Characterization of Compact Space via Continuous Function

Question

Let $(X,\mathfrak{T})$ be a topological space. We know that if $X$ is compact and $f:X\to \mathbb{R}$ be any continuous function then $f(X)$ is bounded since the continuous image of a compact set is compact and any compact subset of a metric space is bounded.

My questions are (edited after David C. Ullrich's comment below),

• What is(are) the necessary and/or sufficient condition(s) on $(X,\mathfrak{T})$ so that if for any continuous $f:X\to \mathbb{R}$ we can conclude that $f(X)$ is bounded then it would imply that $X$ is compact?

• Let $(X,\mathfrak{T})$ be a topological space. If every continuous function $f:X\to Y$ is bounded for all metric space $(Y,d)$ then can we say that $X$ is compact?

• Let $(X,\mathfrak{T})$ be a topological space. If there exists a metric space $(Y,d)$ such that every continuous function $f:X\to Y$ is bounded then can we say that $X$ is compact?

Answer 1

A space $X$ is called pseudocompact when every real-valued continuous function on $X$ is bounded. This is a well-studied notion. Indeed a compact space, or even a countably compact space (every countable open cover has a finite subcover) is pseudocompact.

A classical theorem: for normal and $T_1$ spaces, countably compact and pseudocompact are equivalent.

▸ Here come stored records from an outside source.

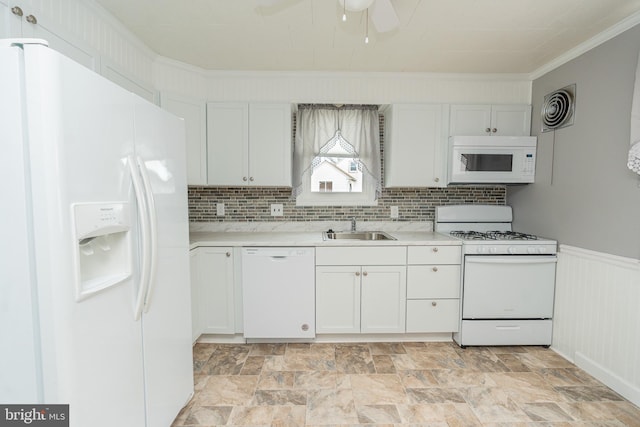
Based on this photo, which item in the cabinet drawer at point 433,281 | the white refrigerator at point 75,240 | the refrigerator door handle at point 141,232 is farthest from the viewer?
the cabinet drawer at point 433,281

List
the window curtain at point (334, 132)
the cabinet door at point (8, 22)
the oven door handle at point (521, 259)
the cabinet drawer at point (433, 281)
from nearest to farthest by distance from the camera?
the cabinet door at point (8, 22), the oven door handle at point (521, 259), the cabinet drawer at point (433, 281), the window curtain at point (334, 132)

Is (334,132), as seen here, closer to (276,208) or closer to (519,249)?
(276,208)

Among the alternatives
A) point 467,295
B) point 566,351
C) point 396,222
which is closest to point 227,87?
point 396,222

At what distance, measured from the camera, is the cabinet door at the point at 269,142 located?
267cm

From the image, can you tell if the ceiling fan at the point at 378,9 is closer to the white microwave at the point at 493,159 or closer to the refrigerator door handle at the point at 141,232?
the refrigerator door handle at the point at 141,232

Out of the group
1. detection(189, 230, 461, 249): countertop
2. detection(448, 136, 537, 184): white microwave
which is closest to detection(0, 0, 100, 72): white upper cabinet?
detection(189, 230, 461, 249): countertop

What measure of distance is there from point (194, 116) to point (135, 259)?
1.82 metres

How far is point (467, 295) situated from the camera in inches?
96.1

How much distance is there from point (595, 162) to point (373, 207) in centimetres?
175

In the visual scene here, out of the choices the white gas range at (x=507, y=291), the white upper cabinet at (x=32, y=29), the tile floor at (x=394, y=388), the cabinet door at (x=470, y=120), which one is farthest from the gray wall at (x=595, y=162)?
the white upper cabinet at (x=32, y=29)

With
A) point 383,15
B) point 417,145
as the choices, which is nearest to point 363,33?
point 383,15

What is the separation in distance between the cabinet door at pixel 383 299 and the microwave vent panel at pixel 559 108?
1.76 metres

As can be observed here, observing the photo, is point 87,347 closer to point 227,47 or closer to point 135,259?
point 135,259

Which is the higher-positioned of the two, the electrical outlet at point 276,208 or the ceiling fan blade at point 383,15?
the ceiling fan blade at point 383,15
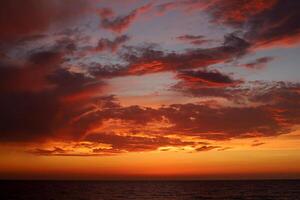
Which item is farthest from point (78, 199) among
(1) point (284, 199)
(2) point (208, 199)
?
(1) point (284, 199)

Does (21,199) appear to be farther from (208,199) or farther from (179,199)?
(208,199)

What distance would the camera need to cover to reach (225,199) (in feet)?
272

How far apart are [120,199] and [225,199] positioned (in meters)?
23.0

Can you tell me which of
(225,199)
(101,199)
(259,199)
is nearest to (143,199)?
(101,199)

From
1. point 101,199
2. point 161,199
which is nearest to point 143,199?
point 161,199

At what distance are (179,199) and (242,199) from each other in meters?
13.5

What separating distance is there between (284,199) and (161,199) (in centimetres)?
2669

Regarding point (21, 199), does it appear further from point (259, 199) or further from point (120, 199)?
point (259, 199)

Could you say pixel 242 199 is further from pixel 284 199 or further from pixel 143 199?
pixel 143 199

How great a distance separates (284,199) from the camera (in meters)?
82.5

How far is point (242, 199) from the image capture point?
268ft

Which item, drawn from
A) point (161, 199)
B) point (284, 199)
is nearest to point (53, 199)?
point (161, 199)

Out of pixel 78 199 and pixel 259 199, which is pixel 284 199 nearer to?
pixel 259 199

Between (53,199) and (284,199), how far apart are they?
162 ft
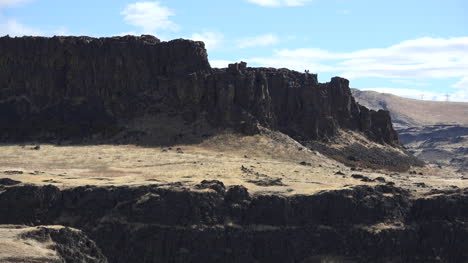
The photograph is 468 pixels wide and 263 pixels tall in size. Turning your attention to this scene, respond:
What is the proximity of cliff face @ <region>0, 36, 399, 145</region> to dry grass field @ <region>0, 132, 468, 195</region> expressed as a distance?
20.1 feet

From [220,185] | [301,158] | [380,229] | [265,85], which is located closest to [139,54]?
[265,85]

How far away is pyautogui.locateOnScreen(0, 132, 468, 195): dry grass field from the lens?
9144 cm

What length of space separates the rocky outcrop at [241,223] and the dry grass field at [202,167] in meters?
3.57

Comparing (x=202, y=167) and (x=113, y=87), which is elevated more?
(x=113, y=87)

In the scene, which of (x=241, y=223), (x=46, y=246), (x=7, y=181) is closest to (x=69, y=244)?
(x=46, y=246)

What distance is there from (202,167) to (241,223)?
68.8 ft

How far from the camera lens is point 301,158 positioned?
115 metres


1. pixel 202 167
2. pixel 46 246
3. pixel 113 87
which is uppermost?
pixel 113 87

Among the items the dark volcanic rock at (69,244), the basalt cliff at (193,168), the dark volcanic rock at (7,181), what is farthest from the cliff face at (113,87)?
the dark volcanic rock at (69,244)

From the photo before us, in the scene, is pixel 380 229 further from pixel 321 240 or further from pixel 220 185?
pixel 220 185

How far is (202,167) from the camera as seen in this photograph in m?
102

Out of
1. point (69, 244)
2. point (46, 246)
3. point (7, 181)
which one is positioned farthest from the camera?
point (7, 181)

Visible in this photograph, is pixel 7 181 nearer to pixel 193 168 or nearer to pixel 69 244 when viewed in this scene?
pixel 193 168

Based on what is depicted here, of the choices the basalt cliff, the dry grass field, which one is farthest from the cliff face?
the dry grass field
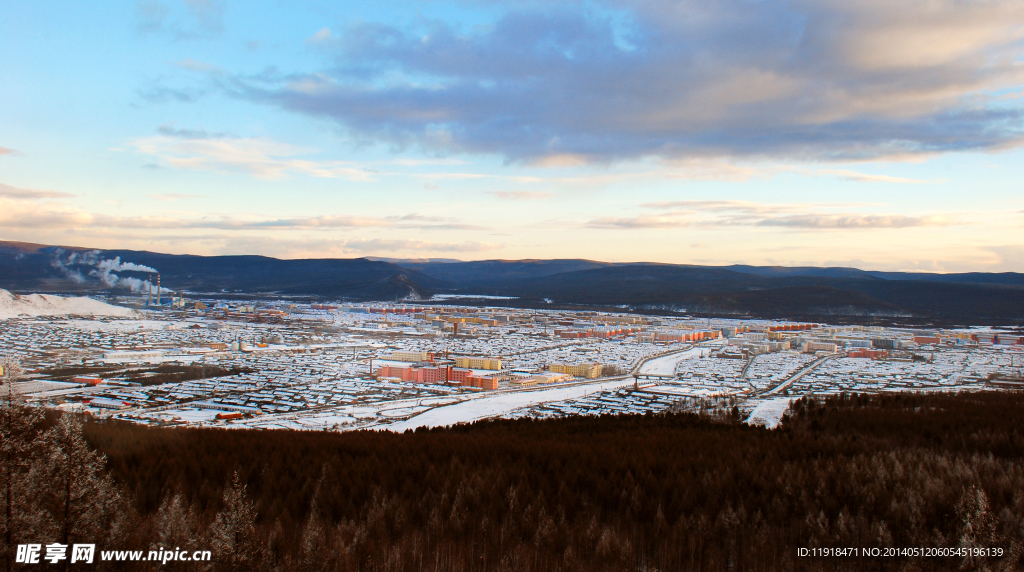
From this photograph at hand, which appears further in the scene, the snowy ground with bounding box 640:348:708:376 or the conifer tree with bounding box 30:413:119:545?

The classical example of $\omega_1$, the first uncountable ordinal, is pseudocompact (and countably compact) and not compact. This shows that we cannot make the jump from countably compact to compact.

We can use Lindelöf (every cover has a countable subcover) as the gap property to compactness. So if we use at least Tychonoff spaces, a class of spaces where pseudocompactness and compactness coincide are the Lindelöf spaces.

Another class are the metric spaces, because for metric spaces countable compactness, pseudocompactness and compactness are equivalent.

A pseudocompact space has the property that every continuous map into every metric space is bounded. This follows from the equivalence for metric spaces and the fact that the continuous image of a pseudocompact space is pseudocompact.

So $\omega_1$ is also a counterexample to question 2, and a fortiori to 3 as well.

Answer 2

For the second question...

You consider $\mathbb{R}_d$ with discrete topology and $[0,1]$ with euclidean topology. If $f:\mathbb{R}_d\longrightarrow[0,1]$ is a function, then $f$ is continuos and bounded, but $\mathbb{R}_d$ is not compact.

Answer 3

The first uncountable ordinal $X = \omega_1$, with its order topology, is a counterexample for the second question (and hence also the third). It's well known that $X$ is not compact, yet any continuous function $h : X \to \mathbb{R}$ is bounded (in fact, it's eventually constant). Now if $(Y,d)$ is any metric space and $f : X \to Y$ is continuous, fix a point $y_0 \in Y$ and let $g : Y \to \mathbb{R}$ be given by $g(y) = d(y,y_0)$, which is continuous. Then $h = g \circ f$ is a continuous map from $X$ to $\mathbb{R}$, hence bounded; say $h(x) \le M$ for all $x \in X$. That means $d(y_0, f(x)) \le M$ for all $x \in X$, so that $f(X)$ is bounded.

Answer 4

Let's say a space is RB if every continuous real-valued function is bounded.

You ask for necessary and sufficient conditions such that RB implies compact. The word "implies" is a little funny; what people often mean by it is difficult if not impossible to define precisely.

The only precise definition of "A implies B" that I know is "A is false or B is true". If we take that as the definition of "implies" then the answer to your question is that RB implies compact if and only if $X$ is compact or there exists an unbounded real-valued continuous function on $X$.

Almost surely not an answer to what you really wanted to know, but possibly the best answer that question is going to get. (The best answer that actually gives a necessary and sufficient condition.)